The otter statue is close to the footbridge over the river that runs parallel to the old stone bridge, still used by traffic, but effectively single file for modern vehicles.

My OS map shows the Ceredigion Coast Path following the Teifi very closely, but the Wales Coast Path zig-zags through lanes and fields a short way from the shore.  Maybe there have been access problems on the old route, or maybe the Wales Coast Path planners thought the shore route too easy.

2013-06-21 13.13.53Both routes take you to St Dogmaels, where you can see the ruins of a Norman Abbey, itself built on the set of a fifth century monastery.  While Cardigan, a mile away, was the administrative and military centre with its castle, St Dogmaels was the religious centre of the area.

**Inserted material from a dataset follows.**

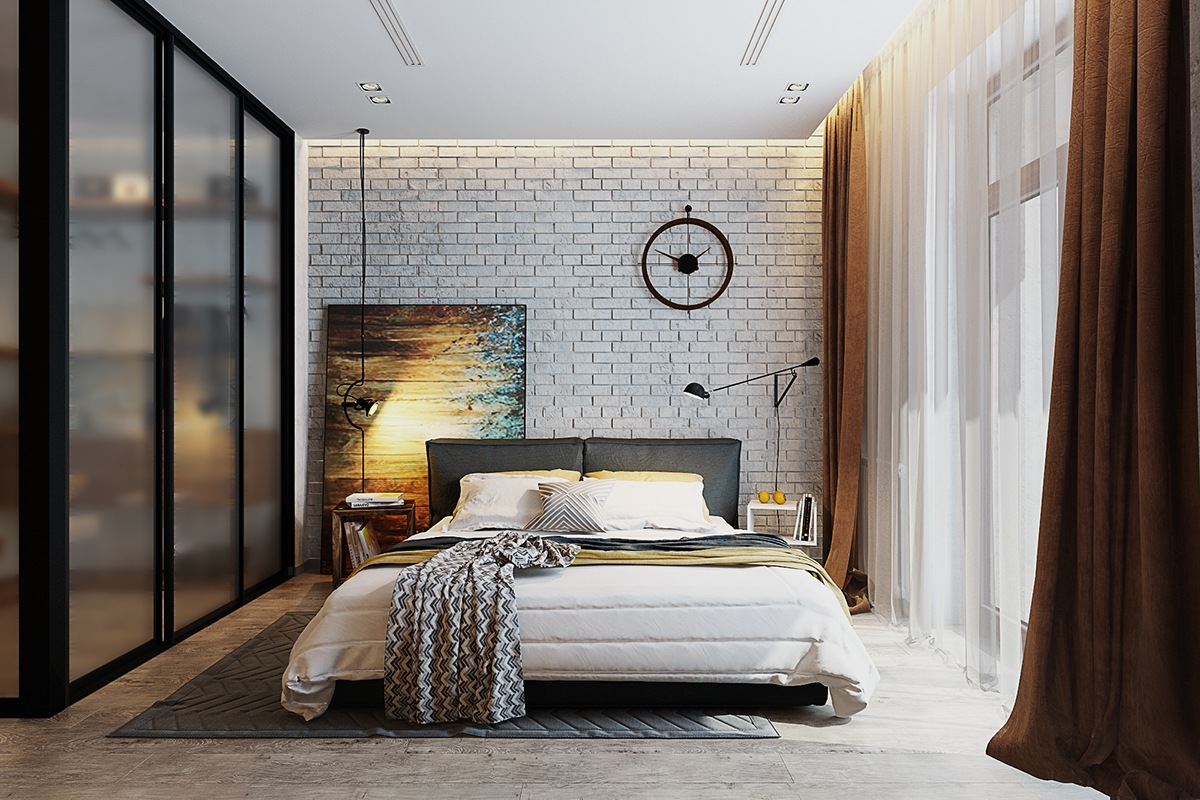 contemporary-glass-and-exposed-brick-bedroom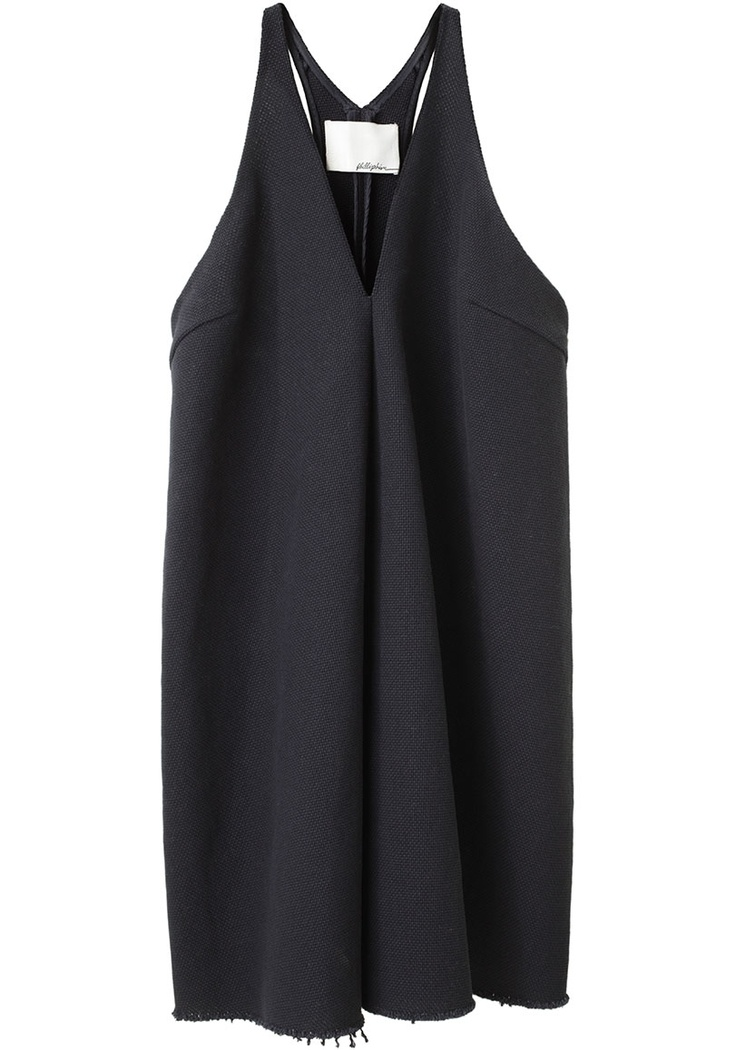 Minimal + Classic: 3.1 Phillip Lim dress, love the raw hem detail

Beyond St Dogmaels, the path follows along beside the river passing the ‘Answer Stone‘ or ‘Blessing Stone‘, believed to be the capstone of a dolmen, where fishing boats were blessed by the Abbot of St Dogmaels.

Also at St Dogmaels, just past a flag-draped mermaid, is the plaque and plinth declaring the official start of the Pembroke Coast Path. The plaque has a footstep marked on it, and I place my booted foot beside it.

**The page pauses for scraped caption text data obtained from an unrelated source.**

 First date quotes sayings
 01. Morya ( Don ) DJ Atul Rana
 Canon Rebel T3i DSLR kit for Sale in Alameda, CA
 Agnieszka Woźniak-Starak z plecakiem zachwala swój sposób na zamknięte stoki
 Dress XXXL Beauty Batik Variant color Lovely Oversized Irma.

2013-06-21 13.27.30And it had started to rain, not hard but slow dampening drizzle.

Getting increasingly damp, I decided to take a half pint at the Webley Arms, which I thought the last point of refreshment before Newport, although I later realised there is a café, maybe half a mile further, before the road climbs away from the river and sea.

When I came in, the bar was empty, but then three young men came in and this was when I overheard the words. He was talking abut the problems of having recently moved to the area, and his colleagues sympathised, and also talked about winter employment, and going away for the winter to do seasonal work in ski resorts.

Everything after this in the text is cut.